Para o presidente estadual do PSB, Sileno Guedes, o presidente Lula deu a maior demonstração de que era preciso unir o Brasil "em torno daquilo que colocava a democracia em risco". "O exemplo que foi dado pelo presidente Lula na campanha é o que o que está nos movendo hoje, o PT e o PSB, para a gente construir uma unidade, a exemplo da unidade nacional", disse.

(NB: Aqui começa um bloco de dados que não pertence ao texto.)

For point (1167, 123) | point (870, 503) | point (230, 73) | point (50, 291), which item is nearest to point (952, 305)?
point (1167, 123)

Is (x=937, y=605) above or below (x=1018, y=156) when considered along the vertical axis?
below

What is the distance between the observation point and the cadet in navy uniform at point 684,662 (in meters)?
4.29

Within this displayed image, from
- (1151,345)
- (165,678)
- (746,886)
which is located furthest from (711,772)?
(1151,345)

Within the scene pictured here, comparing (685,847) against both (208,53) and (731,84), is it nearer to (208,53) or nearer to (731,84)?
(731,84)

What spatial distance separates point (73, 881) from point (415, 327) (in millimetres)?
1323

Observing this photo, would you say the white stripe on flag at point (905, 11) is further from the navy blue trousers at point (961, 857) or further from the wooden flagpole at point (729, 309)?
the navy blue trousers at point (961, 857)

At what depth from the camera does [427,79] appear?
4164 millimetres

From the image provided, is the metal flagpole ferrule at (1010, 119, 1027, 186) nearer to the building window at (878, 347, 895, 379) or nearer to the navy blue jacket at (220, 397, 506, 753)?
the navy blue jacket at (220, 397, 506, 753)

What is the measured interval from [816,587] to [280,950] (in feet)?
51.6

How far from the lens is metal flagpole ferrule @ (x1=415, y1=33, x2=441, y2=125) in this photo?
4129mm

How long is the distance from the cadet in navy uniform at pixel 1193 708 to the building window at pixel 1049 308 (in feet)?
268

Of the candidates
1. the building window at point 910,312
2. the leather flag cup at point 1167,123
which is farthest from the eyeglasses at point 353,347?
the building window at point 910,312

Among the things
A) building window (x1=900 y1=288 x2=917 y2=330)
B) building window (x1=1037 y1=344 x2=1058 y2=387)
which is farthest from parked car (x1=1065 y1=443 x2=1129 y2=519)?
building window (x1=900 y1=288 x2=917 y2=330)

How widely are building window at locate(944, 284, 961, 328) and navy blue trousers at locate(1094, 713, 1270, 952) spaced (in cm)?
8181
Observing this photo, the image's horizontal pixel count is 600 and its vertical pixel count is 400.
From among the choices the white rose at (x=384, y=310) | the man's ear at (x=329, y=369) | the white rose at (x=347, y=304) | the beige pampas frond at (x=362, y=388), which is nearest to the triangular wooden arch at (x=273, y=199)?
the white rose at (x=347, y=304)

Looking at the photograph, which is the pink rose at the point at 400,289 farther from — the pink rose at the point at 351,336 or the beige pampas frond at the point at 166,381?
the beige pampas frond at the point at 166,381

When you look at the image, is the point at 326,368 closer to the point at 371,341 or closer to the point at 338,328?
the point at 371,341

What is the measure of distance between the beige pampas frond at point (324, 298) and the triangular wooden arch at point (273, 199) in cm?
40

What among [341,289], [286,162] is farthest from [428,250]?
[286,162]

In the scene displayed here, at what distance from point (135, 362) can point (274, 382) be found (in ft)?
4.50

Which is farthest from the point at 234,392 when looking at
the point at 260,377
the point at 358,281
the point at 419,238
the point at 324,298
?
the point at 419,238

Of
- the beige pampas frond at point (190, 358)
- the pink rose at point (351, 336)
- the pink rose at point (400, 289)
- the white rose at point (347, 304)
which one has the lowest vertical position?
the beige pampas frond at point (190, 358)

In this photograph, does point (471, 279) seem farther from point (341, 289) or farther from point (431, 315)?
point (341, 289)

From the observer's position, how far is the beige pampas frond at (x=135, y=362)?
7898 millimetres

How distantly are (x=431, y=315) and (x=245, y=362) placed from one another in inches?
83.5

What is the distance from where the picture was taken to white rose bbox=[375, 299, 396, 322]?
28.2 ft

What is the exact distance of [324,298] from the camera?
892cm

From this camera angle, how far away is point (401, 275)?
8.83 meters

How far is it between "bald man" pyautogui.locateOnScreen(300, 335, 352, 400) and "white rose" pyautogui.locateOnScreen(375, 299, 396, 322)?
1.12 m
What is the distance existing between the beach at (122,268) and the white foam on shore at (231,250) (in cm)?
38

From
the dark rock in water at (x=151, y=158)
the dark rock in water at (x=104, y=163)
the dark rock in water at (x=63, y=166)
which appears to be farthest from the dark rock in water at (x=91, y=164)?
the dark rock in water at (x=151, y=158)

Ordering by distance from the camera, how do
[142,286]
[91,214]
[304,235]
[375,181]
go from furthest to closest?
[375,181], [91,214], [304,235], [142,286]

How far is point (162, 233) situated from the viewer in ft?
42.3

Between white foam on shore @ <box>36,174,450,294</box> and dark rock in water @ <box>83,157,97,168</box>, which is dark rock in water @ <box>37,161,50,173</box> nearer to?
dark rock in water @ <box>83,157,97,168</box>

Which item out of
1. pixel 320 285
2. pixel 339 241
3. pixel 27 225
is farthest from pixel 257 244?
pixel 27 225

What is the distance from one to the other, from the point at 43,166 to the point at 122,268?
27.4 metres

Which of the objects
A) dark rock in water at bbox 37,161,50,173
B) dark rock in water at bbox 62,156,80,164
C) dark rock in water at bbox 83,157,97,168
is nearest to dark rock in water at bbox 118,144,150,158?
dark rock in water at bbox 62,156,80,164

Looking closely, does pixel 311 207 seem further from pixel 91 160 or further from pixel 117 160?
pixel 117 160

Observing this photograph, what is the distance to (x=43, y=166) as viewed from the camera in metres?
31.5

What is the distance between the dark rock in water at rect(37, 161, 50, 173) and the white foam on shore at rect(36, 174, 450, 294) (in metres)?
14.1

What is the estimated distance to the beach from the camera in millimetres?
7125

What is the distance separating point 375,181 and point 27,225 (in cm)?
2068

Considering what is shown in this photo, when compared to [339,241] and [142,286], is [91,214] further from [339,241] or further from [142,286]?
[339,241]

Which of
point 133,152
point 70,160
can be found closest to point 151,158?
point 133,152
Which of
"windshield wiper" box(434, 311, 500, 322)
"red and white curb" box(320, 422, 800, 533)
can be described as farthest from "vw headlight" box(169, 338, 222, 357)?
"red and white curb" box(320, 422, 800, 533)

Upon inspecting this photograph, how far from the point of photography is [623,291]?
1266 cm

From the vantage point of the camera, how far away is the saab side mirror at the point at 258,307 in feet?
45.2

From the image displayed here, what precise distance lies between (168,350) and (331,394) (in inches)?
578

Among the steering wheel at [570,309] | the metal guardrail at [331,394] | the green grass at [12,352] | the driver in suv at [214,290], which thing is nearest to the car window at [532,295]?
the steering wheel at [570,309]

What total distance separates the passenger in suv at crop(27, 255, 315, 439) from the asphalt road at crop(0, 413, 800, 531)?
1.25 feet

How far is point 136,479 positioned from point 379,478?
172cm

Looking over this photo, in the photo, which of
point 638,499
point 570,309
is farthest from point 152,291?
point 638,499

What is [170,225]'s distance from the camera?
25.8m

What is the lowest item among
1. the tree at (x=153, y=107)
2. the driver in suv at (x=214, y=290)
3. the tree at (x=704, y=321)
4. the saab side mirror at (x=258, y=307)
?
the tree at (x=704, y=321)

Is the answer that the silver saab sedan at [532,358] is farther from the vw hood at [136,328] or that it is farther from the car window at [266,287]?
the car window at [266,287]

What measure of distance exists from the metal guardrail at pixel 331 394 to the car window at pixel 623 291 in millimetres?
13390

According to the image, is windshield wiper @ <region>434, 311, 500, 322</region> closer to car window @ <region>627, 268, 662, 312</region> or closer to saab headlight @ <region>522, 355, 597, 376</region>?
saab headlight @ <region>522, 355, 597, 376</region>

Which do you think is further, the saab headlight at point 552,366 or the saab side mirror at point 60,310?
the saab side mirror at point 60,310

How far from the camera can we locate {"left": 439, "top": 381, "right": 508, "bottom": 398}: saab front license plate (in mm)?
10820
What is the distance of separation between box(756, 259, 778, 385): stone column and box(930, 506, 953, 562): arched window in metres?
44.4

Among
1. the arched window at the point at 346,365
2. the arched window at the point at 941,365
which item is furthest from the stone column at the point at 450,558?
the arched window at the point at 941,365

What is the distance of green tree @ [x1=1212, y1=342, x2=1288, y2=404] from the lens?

Por outro lado, o deputado estadual João Paulo (PT) disse que não há uma vinculação entre a participação do PT no governo de João Campos, ocupando duas secretárias - Meio Ambiente, sob a titularidade de Oscar Barreto, e Habitação, comandada por Ermes Costa -, com uma futura composição para as eleições municipais de 2024.
"Isso pode ocorrer, mas essa participação não significa uma composição para a disputa da Prefeitura do Recife, até porque nós estamos numa federação que o PSB não está. Estamos numa federação que tem o PV e o PCdoB", ponderou o parlamentar.
Convidado pelo presidente Lula para assumir a presidência do Banco do Nordeste, o ex-governador Paulo Câmara (sem partido) esteve presente na cerimônia de lançamento do novo PAA. Em um determinado momento da solenidade, ao descer do palco, Lula foi visto cumprimentado o ex-vice-presidente nacional do PSB.
Quem também esteve presente foi o ex-deputado federal e ex-candidato a governador de Pernambuco Danilo Cabral. Nos bastidores, a informação é de que tanto Paulo quanto Danilo não teriam sido convidados pelo PSB, mas pela cúpula do Partido dos Trabalhadores, para estarem presentes no evento.
Questionado sobre o assunto, Sileno Guedes explicou que a agenda do presidente Lula em Pernambuco foi organizada pelo Palácio do Planalto e que contou com a parceria da Prefeitura do Recife. "Danilo é membro da Executiva Nacional do partido. Não procede essa informação, Danilo está no coração e na mente da gente o tempo todo", disse.
O ex-deputado chegou a participar da equipe de transição do presidente Lula, mas ainda não foi contemplado com nenhum espaço no governo federal.